* _O que se pede_: Mostre cada linha da listagem que contenha a palavra "high", diferenciando maiúsculas de minúsculas.

* _Listagem a processar_:
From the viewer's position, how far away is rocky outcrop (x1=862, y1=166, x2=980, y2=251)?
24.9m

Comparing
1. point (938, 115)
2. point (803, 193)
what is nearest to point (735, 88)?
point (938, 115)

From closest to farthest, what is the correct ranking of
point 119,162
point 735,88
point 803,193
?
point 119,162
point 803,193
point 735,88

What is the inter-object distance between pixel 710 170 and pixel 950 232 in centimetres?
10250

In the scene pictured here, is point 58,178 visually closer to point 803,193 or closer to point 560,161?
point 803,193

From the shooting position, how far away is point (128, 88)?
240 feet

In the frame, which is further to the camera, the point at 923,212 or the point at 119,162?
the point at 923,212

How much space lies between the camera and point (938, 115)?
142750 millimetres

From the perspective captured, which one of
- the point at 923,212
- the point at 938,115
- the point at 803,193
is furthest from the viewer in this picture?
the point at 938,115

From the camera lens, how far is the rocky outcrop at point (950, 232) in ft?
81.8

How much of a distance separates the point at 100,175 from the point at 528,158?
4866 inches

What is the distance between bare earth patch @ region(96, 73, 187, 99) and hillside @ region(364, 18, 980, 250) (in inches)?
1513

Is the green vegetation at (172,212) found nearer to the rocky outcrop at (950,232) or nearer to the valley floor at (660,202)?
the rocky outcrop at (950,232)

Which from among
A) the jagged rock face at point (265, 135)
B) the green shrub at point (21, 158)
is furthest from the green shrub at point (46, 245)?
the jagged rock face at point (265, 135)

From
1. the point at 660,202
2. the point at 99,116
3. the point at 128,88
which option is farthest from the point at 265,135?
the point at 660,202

* * *

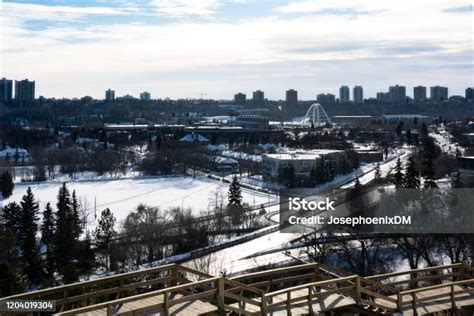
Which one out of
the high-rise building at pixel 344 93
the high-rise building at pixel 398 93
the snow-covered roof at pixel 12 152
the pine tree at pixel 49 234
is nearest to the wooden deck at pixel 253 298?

==

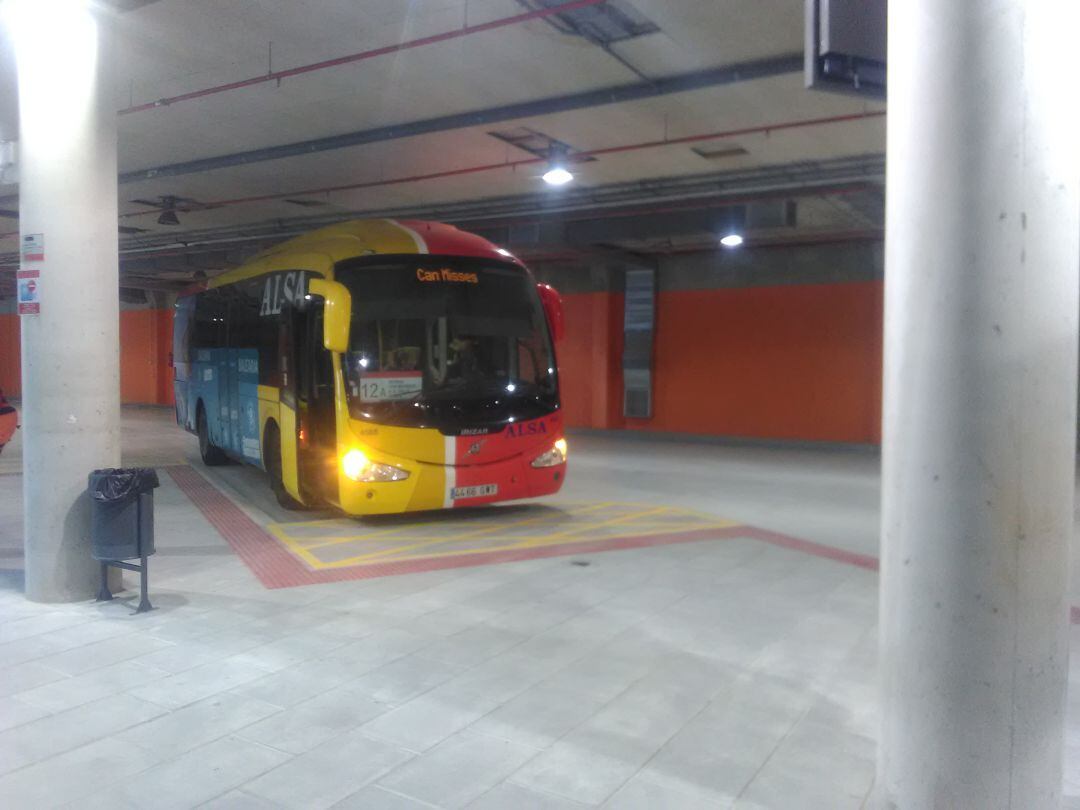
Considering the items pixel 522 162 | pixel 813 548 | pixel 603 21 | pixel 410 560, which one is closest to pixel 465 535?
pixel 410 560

* _Resposta do exercício_:
the high-rise building at pixel 344 93
the high-rise building at pixel 398 93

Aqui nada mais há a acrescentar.